This brings us to the big question as to who are these Mungiki sects. According to Free Wikipedia encyclopaedia, Mungiki is a politico-religious criminal organization group in Kenya. The name means “A united people” or “multitude” in the Kikuyu language.
According to one of Mungiki’s founders, the group began in the late 1980s as a local militia in the highlands to protect Kikuyu farmers in disputes over land with Maasai and with forces loyal to the government, which was dominated by the Kalenjin tribe at the time.
Mungiki according to encyclopaedia arguably has its roots in discontent arising from severe unemployment and landlessness arising from Kenya’s rapid population growth, with many disaffected unemployed youth attracted to an organisation giving them a sense of purpose and cultural and political identity, as well as income. It is against the background that they use the matatus (mini buses) as a springboard.
It was also alleged that in 2002, Mungiki backed losing candidates in elections and felt the wrath of the government. There have been unconfirmed allegations that Mungiki has links to both the old Kanu government and some MPs in the current government even though due to the cult’s extreme secrecy, little is known about its membership or hierarchy.

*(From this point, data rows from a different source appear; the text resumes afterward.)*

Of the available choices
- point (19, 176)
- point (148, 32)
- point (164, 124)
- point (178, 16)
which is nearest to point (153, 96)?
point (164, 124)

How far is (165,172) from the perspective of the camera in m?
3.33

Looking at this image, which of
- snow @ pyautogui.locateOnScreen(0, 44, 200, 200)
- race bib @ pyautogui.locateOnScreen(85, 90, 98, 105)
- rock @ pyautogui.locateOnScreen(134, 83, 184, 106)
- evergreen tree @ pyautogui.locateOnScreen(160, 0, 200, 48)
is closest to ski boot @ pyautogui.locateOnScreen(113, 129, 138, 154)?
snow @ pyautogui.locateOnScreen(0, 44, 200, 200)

In an exclusive interview (HeadlinesAfrica) October 24, 2009, the leader of the outlawed Mungiki sect, Maina Njenga was quoted to have asked politicians and wealthy businessmen who have been funding and supporting the sect to stop it. Njenga now says his main agenda will be to destroy the sect which has been credited with wreaking havoc in parts of the country and sending shivers of fear down many Kenyans spines.

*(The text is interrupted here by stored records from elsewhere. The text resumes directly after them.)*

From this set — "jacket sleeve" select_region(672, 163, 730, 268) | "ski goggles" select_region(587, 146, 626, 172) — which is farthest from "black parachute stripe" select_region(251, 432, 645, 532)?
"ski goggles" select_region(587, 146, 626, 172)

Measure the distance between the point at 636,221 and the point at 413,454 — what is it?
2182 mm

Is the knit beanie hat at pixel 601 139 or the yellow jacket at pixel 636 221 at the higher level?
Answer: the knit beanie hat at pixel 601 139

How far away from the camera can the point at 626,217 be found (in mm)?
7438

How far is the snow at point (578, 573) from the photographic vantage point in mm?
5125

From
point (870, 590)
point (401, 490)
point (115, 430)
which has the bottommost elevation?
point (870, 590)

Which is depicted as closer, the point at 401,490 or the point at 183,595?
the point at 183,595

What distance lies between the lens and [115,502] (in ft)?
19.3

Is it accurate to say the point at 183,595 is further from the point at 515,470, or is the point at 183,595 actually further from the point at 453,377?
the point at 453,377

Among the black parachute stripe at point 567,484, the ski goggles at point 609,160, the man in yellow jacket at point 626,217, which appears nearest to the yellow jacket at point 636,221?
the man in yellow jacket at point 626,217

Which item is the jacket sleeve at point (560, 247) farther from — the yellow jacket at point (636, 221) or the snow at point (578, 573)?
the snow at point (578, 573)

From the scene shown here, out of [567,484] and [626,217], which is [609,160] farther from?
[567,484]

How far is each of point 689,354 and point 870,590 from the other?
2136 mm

Njenga says he will transform the youths into Christians insisting that the best method is by stopping the funding. Njenga claims that politicians, some of whom are in government have been using the sect for their political mileage only to disown them later. Chris Thairu visited Njenga at his Kitengela home and filed the story.
Born in 1969, Maina Njenga who would not complete secondary school commenced his preaching to the multitudes (the Mungiki) in Nyandaura and West Likiapia on January 4, 1988. Since then Mungiki would over the years swell in numbers as Maina Njenga crisscrossed the Rift Valley and parts of Central province.

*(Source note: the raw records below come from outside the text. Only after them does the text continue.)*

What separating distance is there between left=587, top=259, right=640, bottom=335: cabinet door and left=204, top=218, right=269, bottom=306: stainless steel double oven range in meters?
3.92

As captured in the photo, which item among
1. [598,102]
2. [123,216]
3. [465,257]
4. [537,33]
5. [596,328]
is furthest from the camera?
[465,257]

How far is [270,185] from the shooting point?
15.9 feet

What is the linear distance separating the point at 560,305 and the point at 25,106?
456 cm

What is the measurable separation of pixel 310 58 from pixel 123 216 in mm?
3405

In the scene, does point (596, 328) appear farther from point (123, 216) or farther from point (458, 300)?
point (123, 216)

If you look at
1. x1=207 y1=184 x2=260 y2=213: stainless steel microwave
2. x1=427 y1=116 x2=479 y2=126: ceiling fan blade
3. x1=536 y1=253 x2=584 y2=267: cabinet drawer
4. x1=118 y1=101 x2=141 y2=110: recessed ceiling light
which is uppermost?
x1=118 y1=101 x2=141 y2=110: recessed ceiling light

The Mungiki formed close alliances with other societies such as the Kenya Ex War Council. In line with their traditional practices they would perform purification rites. Major purification rites were carried prior to the land clashes of 1992 and 1997. Mungiki adherents have insisted that anyone who underwent this rite was not harmed during the electoral violence of those years.
Maina Njenga wass arrested in February 2006 in a dawn raid at his Ngong home.
In June 2007 he was sentenced to five years in prison, after having been found guilty for being in possession of an illegal firearm and marijuana.
In June 2008 while in jail and appealing the prison sentence, his wife Virginia Nyakio was shot and her body badly mutilated.
On April 2009 on the day of his acquittal he was rearrested and charged with the murder of thirty people that occurred while he was incarcerated. Six months later in October 2009 the State terminated the charges against him.
Former President Moi joined him at a peace rally in Eldoret last year. It is to be noted that ironically, it was under Moi’s watch that the sect was proscribed.